Building a DevOps team from AI agents on OpenCLAW

The DevOps infinity loop has eight phases: Plan, Code, Build, Test, Release, Deploy, Operate, and Monitor. In a traditional organisation, a team of humans shares these responsibilities - sometimes cleanly, often not. In my solo AI strategy consultancy, I mapped each phase to a dedicated AI agent and built a development team that runs the full loop continuously on OpenCLAW.

Key takeaway

The DevOps infinity loop maps cleanly to specialised AI agents when each agent has a narrow role, clear boundaries, and a defined handoff
The engineering-manager agent matters as much as the specialists because it owns priority, rhythm, and the human-facing interface
No self-review is the quality rule that makes the team work: the agent that writes the code never validates its own output

This isn't a thought experiment. The team has been in production for months, and it has grown since I first sketched it out. Today it helps build and operate several public websites, a set of backend platform services, more than thirty Git repositories, over a hundred scheduled automation jobs across the platform, and a live health dashboard. Here's how I built it, how it has changed, and what I learned.

Why a Solo Consultancy Needs a Dev Team#

I run Cloverbase, a one-person AI strategy consultancy in New Zealand. The business runs on a Business Operating System (BOS) built on OpenCLAW, with AI agents managing every department - governance, finance, marketing, sales, delivery, operations, people, and more. The technology department alone is responsible for the websites, the API routes, the automation, the knowledge base, agent configurations, and monitoring for the entire platform.

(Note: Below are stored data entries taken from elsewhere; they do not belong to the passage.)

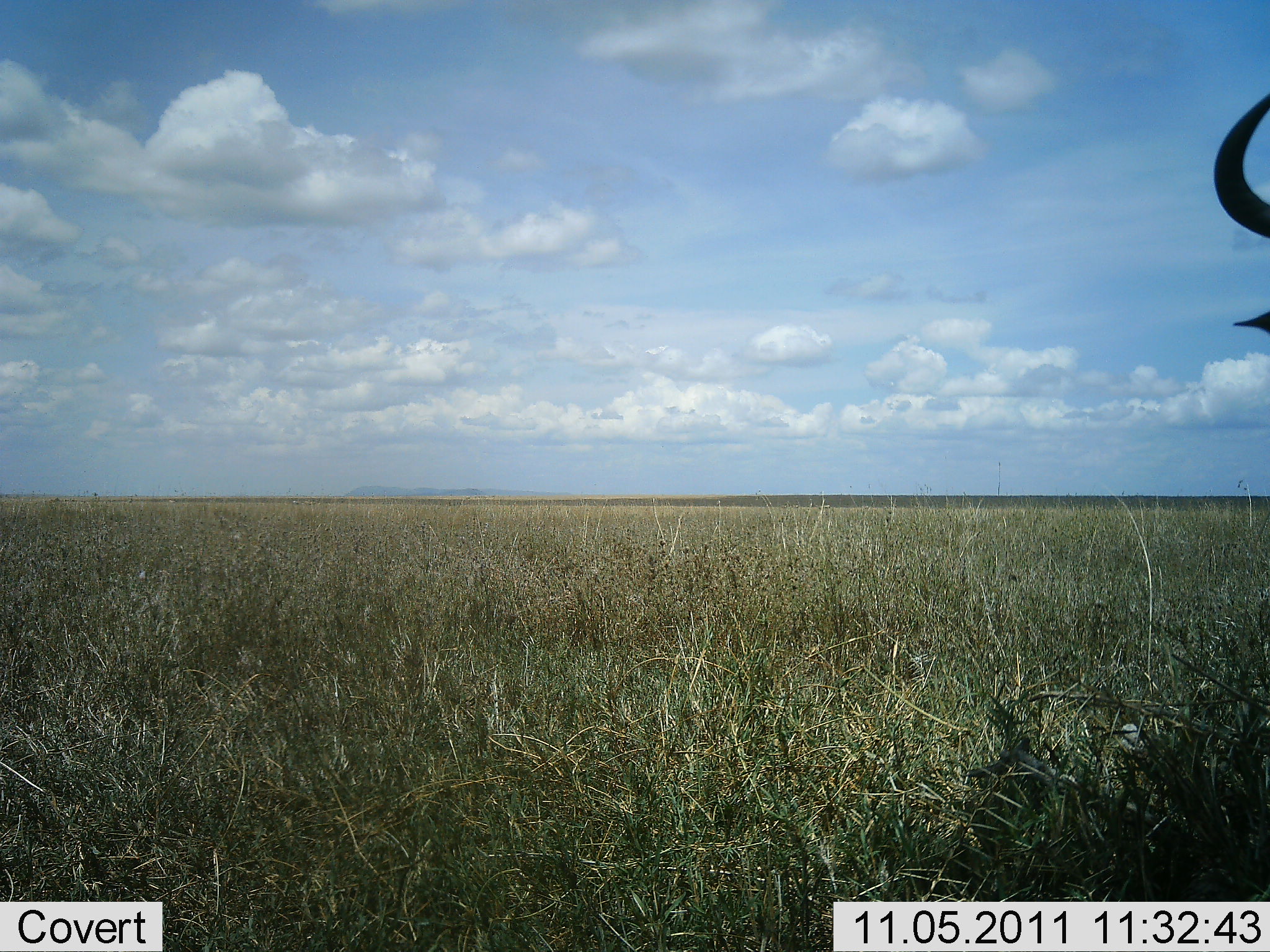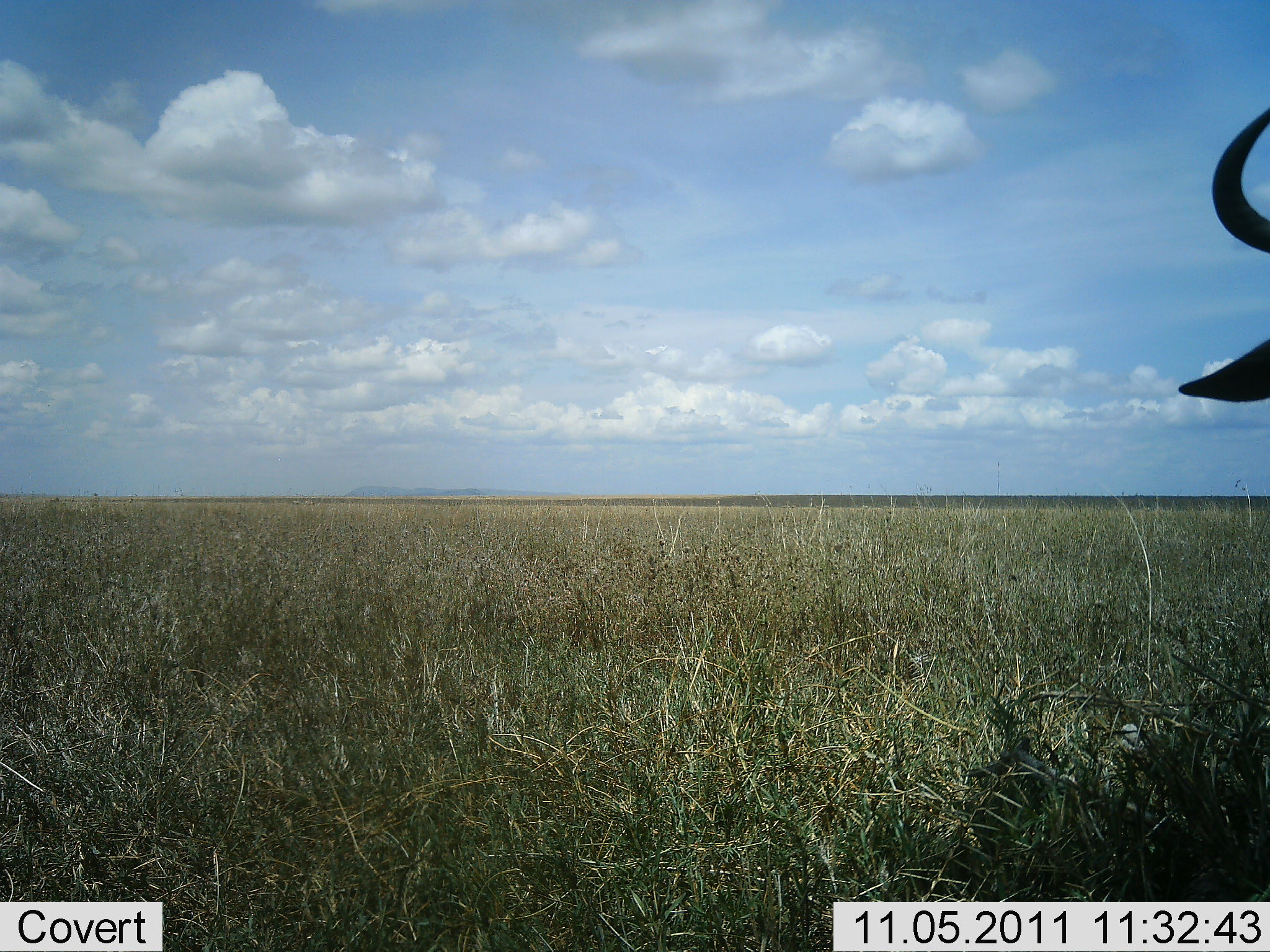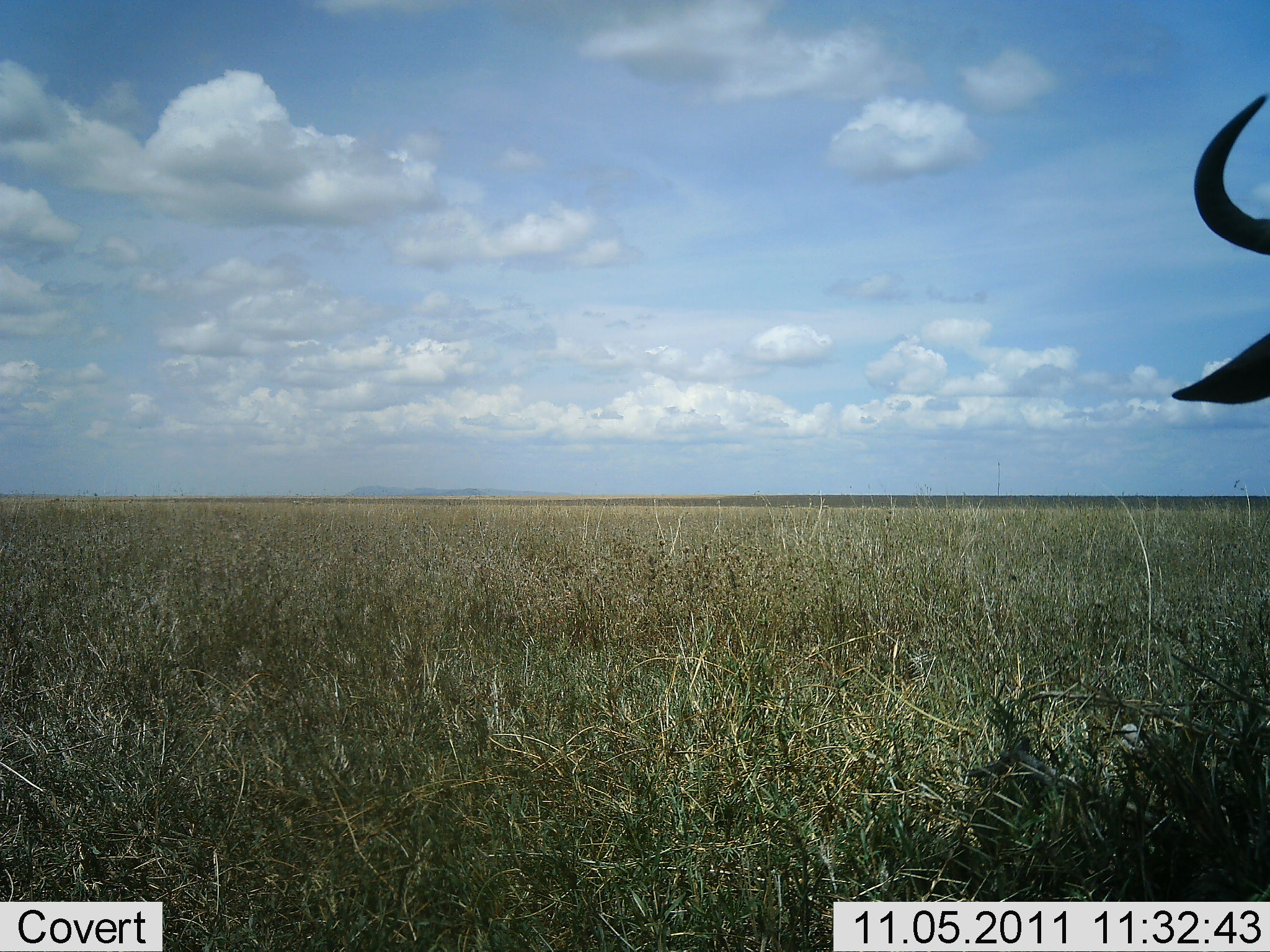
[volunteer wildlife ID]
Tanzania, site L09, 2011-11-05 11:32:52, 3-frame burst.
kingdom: Animalia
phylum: Chordata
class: Mammalia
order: Artiodactyla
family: Bovidae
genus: Connochaetes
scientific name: Connochaetes taurinus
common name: blue wildebeest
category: wildebeest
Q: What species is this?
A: Wildebeest (blue wildebeest) (Connochaetes taurinus).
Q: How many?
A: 1.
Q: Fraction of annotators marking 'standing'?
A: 92%.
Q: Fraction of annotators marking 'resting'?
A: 0%.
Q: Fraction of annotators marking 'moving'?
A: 8%.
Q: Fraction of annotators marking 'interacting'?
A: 8%.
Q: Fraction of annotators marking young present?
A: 0%.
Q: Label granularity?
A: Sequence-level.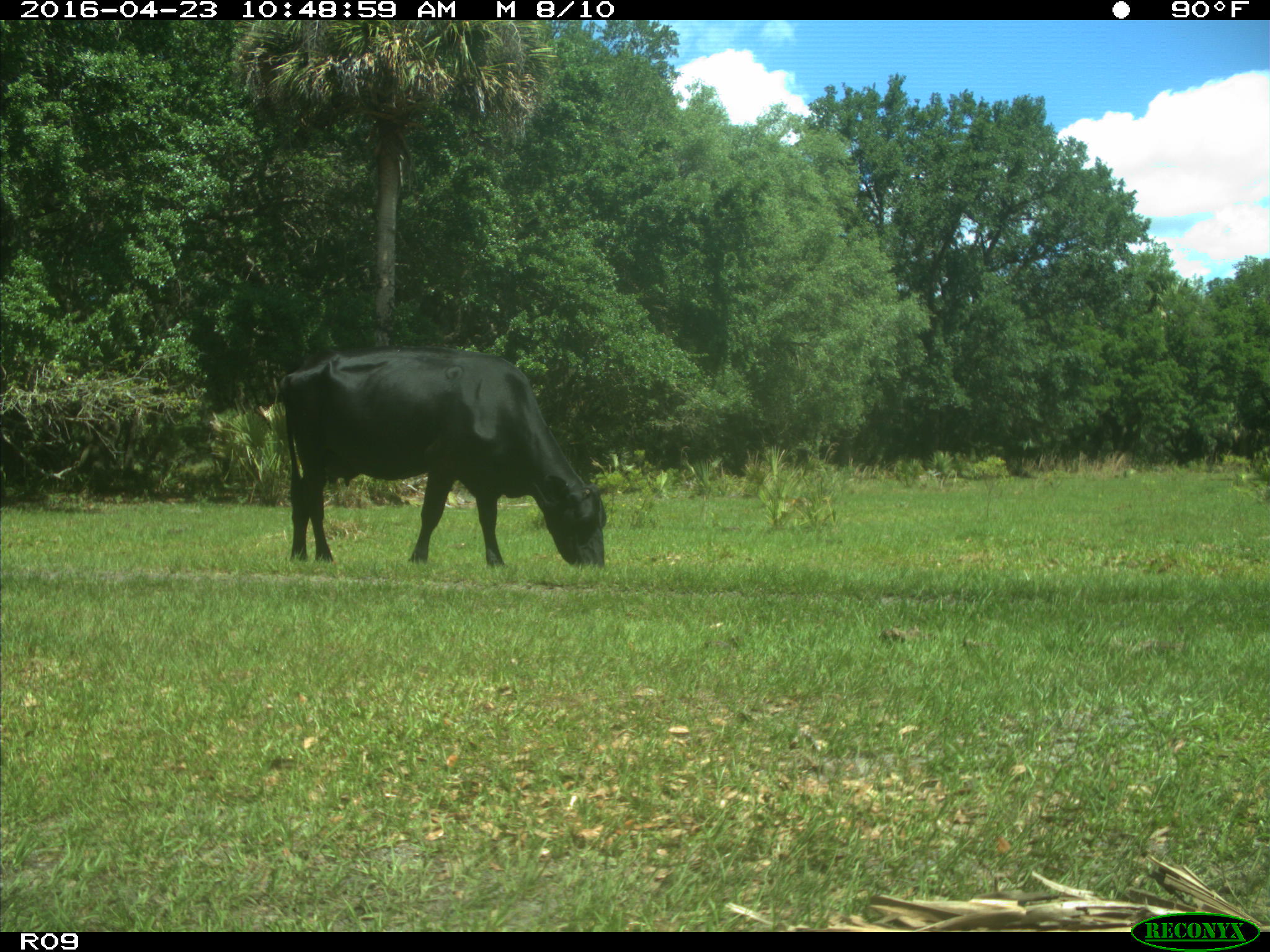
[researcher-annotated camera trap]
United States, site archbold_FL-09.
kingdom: Animalia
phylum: Chordata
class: Mammalia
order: Artiodactyla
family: Bovidae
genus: Bos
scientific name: Bos taurus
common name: domestic cow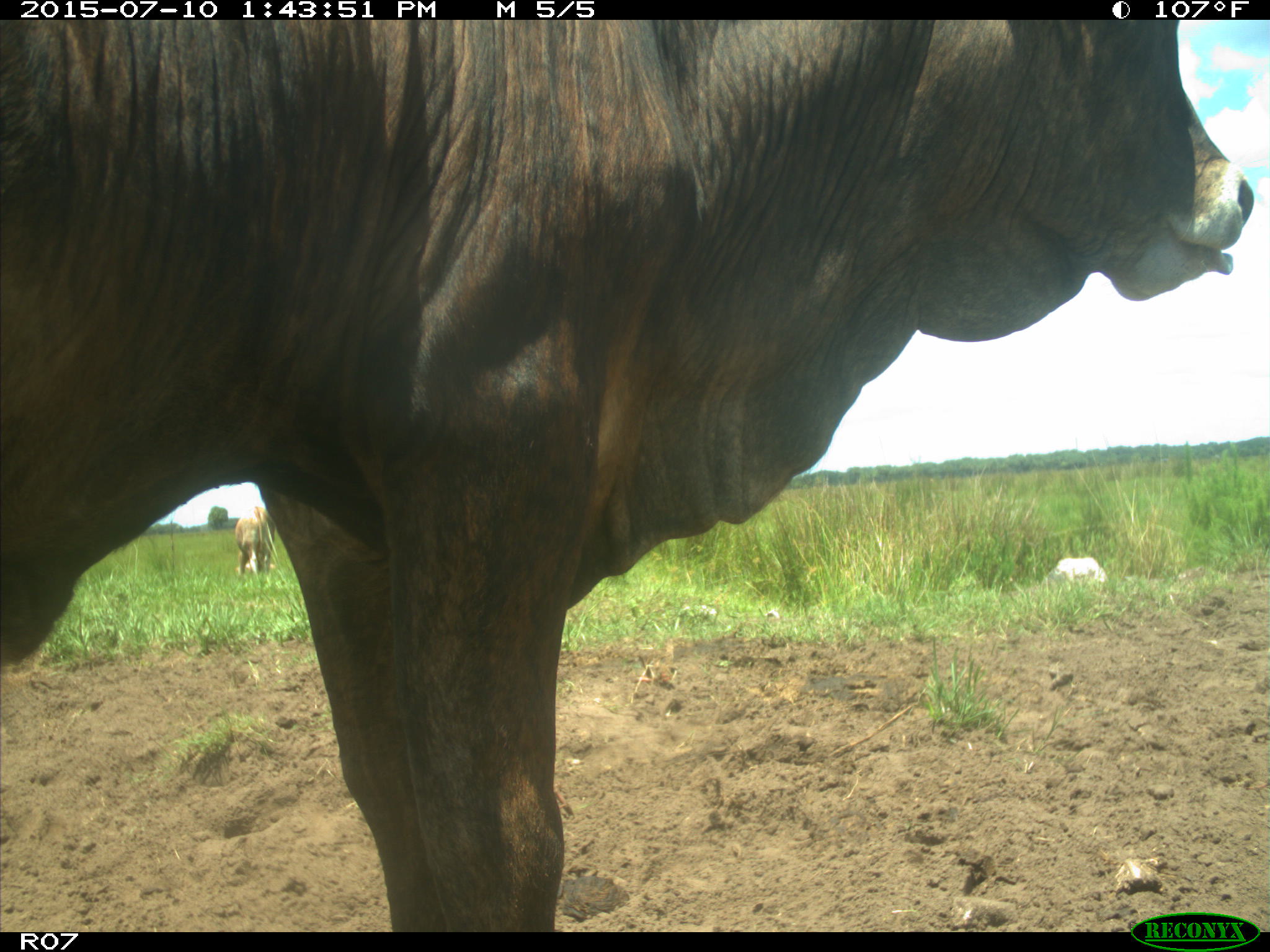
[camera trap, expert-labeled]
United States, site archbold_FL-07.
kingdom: Animalia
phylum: Chordata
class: Mammalia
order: Artiodactyla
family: Bovidae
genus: Bos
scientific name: Bos taurus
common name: domestic cow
Bos taurus (domestic cow).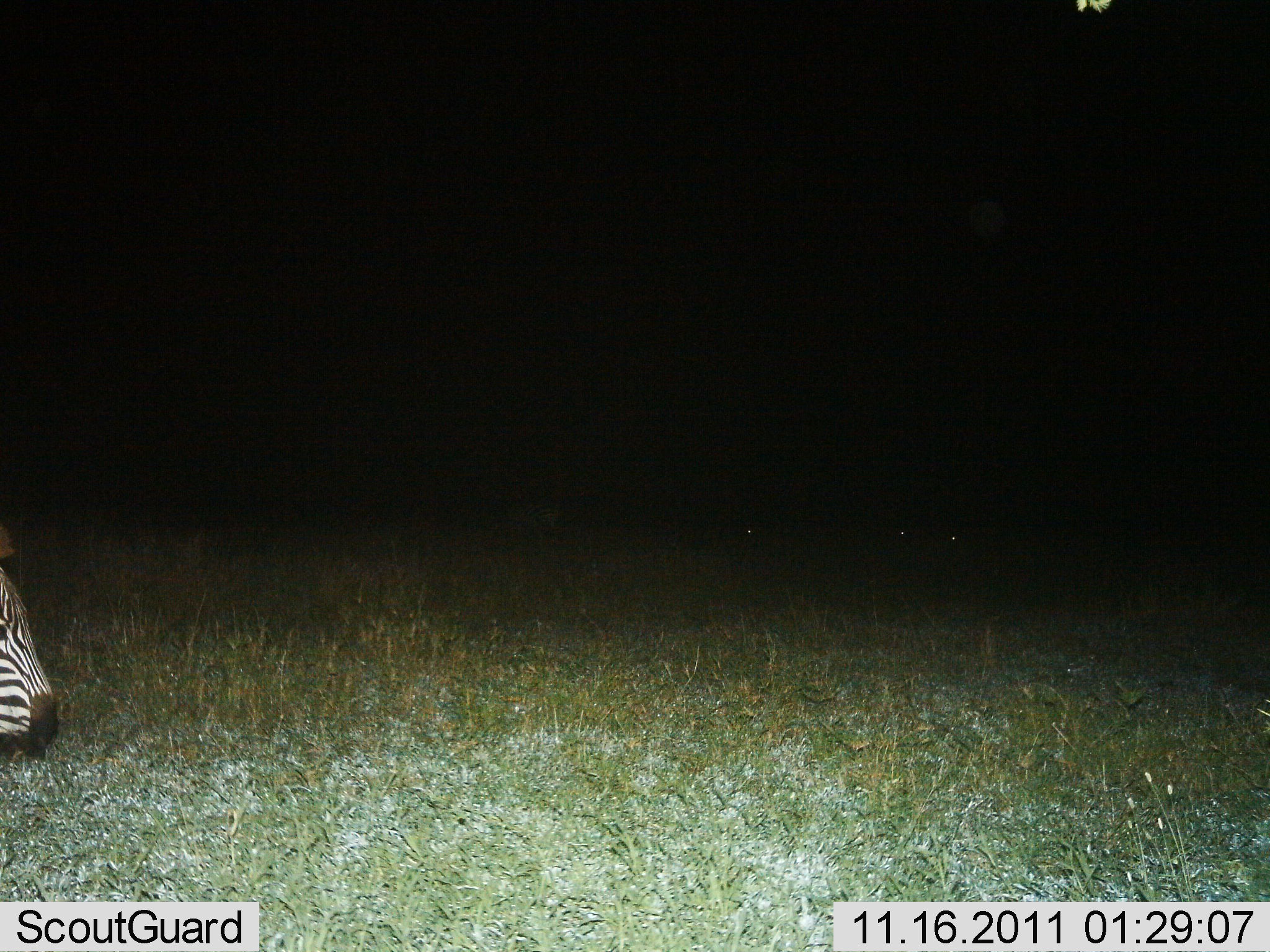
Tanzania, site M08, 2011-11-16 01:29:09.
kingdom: Animalia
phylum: Chordata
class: Mammalia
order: Perissodactyla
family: Equidae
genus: Equus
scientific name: Equus quagga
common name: plains zebra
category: zebra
Zebra (plains zebra) (Equus quagga), count 1. Behavior (volunteer vote fractions): standing 50%, resting 8%, moving 25%, interacting 0%. Young present (vote fraction): 0%. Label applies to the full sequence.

One generalist agent cannot manage all of that well. It would have to context-switch between writing React components, reviewing security configuration, packaging releases, watching service health, and updating documentation. The quality of each task suffers, because no single context window can hold the expertise needed for all of them at once.

The solution is the same one software companies discovered decades ago: specialisation. Build a team where each member has a clear role, defined boundaries, and a specific place in the pipeline.

The DevOps Infinity Loop, Mapped to Agents#

IBM describes the DevOps lifecycle as a continuous, iterative process that runs across eight key phases. Atlassian uses the infinity-loop visual to make the same point: the lifecycle isn't a straight line with a start and an end, but a loop that depends on constant collaboration and iterative improvement.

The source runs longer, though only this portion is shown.